- [PROBLEM TO SOLVE]:
Lay out every line from the beginning of the rows through the line containing "7.82 metres", both ends included, as a Markdown table with columns Number and Entry. Number each line and leave out the blank ones.

- [EXERCISE MATERIAL]:
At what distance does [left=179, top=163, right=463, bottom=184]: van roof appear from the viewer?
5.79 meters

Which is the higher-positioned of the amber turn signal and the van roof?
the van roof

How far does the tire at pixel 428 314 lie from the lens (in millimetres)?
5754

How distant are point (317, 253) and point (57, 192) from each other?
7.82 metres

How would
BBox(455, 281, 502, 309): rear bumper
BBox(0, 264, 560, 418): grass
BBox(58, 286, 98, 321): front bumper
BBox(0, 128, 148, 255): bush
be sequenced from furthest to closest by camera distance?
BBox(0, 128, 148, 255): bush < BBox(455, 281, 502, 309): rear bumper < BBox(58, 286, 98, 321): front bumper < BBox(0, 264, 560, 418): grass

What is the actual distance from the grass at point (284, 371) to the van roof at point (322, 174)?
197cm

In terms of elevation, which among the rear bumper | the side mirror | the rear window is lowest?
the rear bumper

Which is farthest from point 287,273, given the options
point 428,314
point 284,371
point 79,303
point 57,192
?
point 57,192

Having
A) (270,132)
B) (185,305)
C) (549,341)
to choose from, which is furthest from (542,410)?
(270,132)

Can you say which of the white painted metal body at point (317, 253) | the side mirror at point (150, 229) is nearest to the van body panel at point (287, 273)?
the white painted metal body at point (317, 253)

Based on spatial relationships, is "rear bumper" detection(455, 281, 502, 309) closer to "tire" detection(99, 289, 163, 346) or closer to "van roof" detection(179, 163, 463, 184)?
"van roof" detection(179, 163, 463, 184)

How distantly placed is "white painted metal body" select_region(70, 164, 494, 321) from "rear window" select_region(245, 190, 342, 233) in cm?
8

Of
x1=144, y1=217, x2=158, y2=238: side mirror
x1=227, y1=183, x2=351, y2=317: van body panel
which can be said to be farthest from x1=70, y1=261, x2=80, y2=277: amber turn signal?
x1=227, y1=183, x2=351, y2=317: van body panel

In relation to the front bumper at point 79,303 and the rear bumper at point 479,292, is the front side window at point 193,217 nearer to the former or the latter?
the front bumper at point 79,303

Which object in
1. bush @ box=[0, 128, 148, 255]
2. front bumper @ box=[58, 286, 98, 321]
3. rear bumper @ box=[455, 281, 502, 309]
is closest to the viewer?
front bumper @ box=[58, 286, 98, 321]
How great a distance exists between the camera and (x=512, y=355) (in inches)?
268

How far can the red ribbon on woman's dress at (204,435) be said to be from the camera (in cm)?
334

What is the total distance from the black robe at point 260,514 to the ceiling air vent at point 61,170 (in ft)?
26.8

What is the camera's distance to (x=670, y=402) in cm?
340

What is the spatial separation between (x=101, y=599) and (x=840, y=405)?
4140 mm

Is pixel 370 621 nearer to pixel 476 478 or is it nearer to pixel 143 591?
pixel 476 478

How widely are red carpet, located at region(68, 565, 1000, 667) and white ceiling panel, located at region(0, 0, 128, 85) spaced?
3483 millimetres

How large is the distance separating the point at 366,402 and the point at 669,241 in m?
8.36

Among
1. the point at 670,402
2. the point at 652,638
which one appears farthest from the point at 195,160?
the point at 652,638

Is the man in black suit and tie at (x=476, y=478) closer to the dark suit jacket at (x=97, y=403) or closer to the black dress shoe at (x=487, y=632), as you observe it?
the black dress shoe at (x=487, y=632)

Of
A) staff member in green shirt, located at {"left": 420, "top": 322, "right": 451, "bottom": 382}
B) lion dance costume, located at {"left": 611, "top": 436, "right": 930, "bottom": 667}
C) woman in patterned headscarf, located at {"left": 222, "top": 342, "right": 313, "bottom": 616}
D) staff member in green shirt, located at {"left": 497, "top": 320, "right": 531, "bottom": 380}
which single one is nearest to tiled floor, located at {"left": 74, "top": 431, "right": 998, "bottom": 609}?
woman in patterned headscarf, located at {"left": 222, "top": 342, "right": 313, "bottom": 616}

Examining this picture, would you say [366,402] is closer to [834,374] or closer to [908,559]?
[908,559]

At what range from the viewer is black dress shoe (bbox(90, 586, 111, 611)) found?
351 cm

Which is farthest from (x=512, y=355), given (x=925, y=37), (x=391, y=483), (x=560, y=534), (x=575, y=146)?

- [RESULT]:
| Number | Entry |
|---|---|
| 1 | At what distance does [left=179, top=163, right=463, bottom=184]: van roof appear from the viewer? |
| 2 | 5.79 meters |
| 3 | Which is the higher-positioned of the amber turn signal and the van roof? |
| 4 | the van roof |
| 5 | How far does the tire at pixel 428 314 lie from the lens (in millimetres)? |
| 6 | 5754 |
| 7 | How distant are point (317, 253) and point (57, 192) from each other? |
| 8 | 7.82 metres |